Soundtrack album by Santhosh Narayanan
- Released: 9 July 2023
- Recorded: December 2020–June 2023
- Studios: Future Tense Studios, Chennai
- Genre: Feature film soundtrack
- Length: 15:06
- Language: Tamil;
- Label: Sony Music India
- Producer: Santhosh Narayanan

Santhosh Narayanan chronology
| Kalki 2898 AD (2024) | Andhagan (2024) | Vaazhai (2024) |

Singles from Andhagan
- "En Kadhal" Released: 7 March 2022; "Yosichi Yosichi" Released: 27 May 2022; "Kannile" Released: 23 June 2023; "The Andhagan Anthem" Released: 24 July 2024;

= Andhagan (soundtrack) =

Andhagan is the soundtrack album to the 2024 film of the same name directed by Thiagarajan; a remake of the Hindi film Andhadhun (2018), the film stars Prashanth, Simran and Priya Anand. The musical score and soundtrack are composed by Santhosh Narayanan with lyrics written by Vivek, Uma Devi, Vairamuthu and Ekadasi. The soundtrack was released under the Sony Music India label on 9 July 2023.

== Development ==
In December 2020, Thiagarajan announced that Santhosh Narayanan would scored the score and soundtrack. Speaking of Santhosh's inclusion, Thiagarajan said that he wanted someone who could match Amit Trivedi's work for Andhadhun and had found Santhosh to be the perfect fit, due to his versatility in multiple genres and the predominant usage of orchestral music. He also added that he was impressed by his re-recording for Cuckoo, Jigarthanda (both 2014), Kabali (2016) and Kaala (2018), that resulted in his inclusion.
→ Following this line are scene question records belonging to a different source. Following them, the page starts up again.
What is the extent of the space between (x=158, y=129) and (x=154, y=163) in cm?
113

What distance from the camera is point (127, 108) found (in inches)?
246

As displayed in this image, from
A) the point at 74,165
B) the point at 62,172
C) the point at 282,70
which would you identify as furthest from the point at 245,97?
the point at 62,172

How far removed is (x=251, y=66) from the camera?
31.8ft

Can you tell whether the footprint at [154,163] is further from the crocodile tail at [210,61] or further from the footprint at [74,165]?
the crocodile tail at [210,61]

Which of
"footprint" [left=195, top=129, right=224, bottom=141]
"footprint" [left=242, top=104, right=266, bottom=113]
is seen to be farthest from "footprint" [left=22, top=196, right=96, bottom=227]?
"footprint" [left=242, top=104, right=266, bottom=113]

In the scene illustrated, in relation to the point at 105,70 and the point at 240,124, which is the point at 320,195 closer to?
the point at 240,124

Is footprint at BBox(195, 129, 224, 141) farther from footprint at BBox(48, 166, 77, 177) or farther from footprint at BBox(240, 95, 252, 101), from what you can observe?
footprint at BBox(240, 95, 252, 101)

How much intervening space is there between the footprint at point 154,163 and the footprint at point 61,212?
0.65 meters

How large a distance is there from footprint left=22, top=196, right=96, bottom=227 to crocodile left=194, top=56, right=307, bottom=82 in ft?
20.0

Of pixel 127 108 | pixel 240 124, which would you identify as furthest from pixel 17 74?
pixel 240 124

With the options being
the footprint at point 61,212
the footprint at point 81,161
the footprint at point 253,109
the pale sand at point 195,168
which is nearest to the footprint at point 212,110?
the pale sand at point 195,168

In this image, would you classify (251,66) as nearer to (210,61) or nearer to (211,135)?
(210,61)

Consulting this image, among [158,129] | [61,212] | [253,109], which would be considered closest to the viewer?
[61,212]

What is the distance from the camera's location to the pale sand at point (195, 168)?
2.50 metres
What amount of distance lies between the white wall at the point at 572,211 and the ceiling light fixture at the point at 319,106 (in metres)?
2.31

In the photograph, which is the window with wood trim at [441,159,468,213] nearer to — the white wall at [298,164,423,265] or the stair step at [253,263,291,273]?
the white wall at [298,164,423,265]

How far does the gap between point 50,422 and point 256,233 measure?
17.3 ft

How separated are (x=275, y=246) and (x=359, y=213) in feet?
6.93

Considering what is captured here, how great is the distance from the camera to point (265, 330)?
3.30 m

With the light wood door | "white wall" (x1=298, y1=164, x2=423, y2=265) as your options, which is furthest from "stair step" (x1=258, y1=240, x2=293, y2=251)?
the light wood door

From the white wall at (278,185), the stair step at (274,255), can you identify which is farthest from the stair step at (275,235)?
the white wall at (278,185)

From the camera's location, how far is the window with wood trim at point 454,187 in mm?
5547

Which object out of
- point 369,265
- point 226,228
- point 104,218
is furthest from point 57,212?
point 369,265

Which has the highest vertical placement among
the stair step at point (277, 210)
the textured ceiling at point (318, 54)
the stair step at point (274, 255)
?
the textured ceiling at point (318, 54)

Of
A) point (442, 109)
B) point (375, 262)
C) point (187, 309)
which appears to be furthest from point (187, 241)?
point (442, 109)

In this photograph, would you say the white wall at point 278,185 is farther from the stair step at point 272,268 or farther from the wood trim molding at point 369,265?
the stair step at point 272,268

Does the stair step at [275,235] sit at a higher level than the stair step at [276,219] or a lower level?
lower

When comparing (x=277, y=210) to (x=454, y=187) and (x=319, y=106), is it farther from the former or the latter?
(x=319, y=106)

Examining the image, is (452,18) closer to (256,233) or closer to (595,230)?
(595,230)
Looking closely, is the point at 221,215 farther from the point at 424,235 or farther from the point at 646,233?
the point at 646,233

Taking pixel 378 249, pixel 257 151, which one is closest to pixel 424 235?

Thiagarajan further wanted to experiment with the musical treatment, resulting in it being completely different from the original version. Once his involvement was confirmed, Santhosh started working on the film's music and composed the song "En Kadhal" first, for which Prashanth played keyboard. The film also featured the song "Chandirane Sooriyane" composed by Adithyan for the gangster film Amaran (1992) which starred Karthik. (Note: Karthik also made a special appearance in the film.) The audio rights were bought by Sony Music India.

== Release ==
The album was preceded by the first single "En Kadhal" released on 7 March 2022. The second single, "Yosichi Yosichi", was released on 27 May. The third single "Kannile" was released on 23 June 2023. The soundtrack was released under the Sony Music India label on 9 July 2023.

Afterwards, a promotional song "The Andhagan Anthem" was released by actor Vijay on 24 July 2024. The song featured vocals by Anirudh Ravichander and Vijay Sethupathi, and it's dance steps choreographed by Prabhu Deva. Prashanth noted that Vijay agreed to release the song after a single phone call.

== Track listing ==

Track listing
| No. | Title | Lyrics | Singer(s) | Length |
|---|---|---|---|---|
| 1. | "En Kadhal" | Vivek | Sid Sriram | 4:06 |
| 2. | "Yosichi Yosichi" | Vivek | Haricharan | 4:06 |
| 3. | "Chandirane Sooriyane" | Vairamuthu | P. Unnikrishnan | 1:49 |
| 4. | "Kannile" | Uma Devi | Adithya RK | 3:02 |
| 5. | "Yaaro Nee" | Vivek | Benny Dayal | 2:00 |
| Total length: |  |  |  | 15:40 |

Extended soundtrack
| No. | Title | Lyrics | Singer(s) | Length |
|---|---|---|---|---|
| 6. | "The Andhagan Anthem" | Uma Devi, Ekadasi | Anirudh Ravichander, Vijay Sethupathi | 3:24 |
| Total length: |  |  |  | 15:40 |

== Reception ==
Latha Srinivasan of Hindustan Times wrote "Music director Santhosh Narayanan is known for his spectacular songs and BGM but in Andhagan the songs are just terrible. Krish is a talented musician and plays at a bar for his livelihood but the songs he sings are tacky to say the least. This was quite unexpected from this talented music director who just gave us the massive Kalki 2898 AD." Gopinath Rajendran of The Hindu wrote "While the film's songs don't manage to stay put in our memory, the fantastic piano compositions stand apart."

== Controversies ==
After the release of "The Andhagan Anthem", Santhosh called out the record label, saying the arrangement, lyrics, music, mix and master were not what he delivered. Speaking to M. A. Fahad Hussain of The Times of India, he reiterated his claims, adding that even the music in the trailer was not his composition. He accused the label of making changes without consulting him and wanted the actual composer to be credited instead of him. Thiagarajan, when questioned by The Times about the issue, claimed ignorance and refused to comment.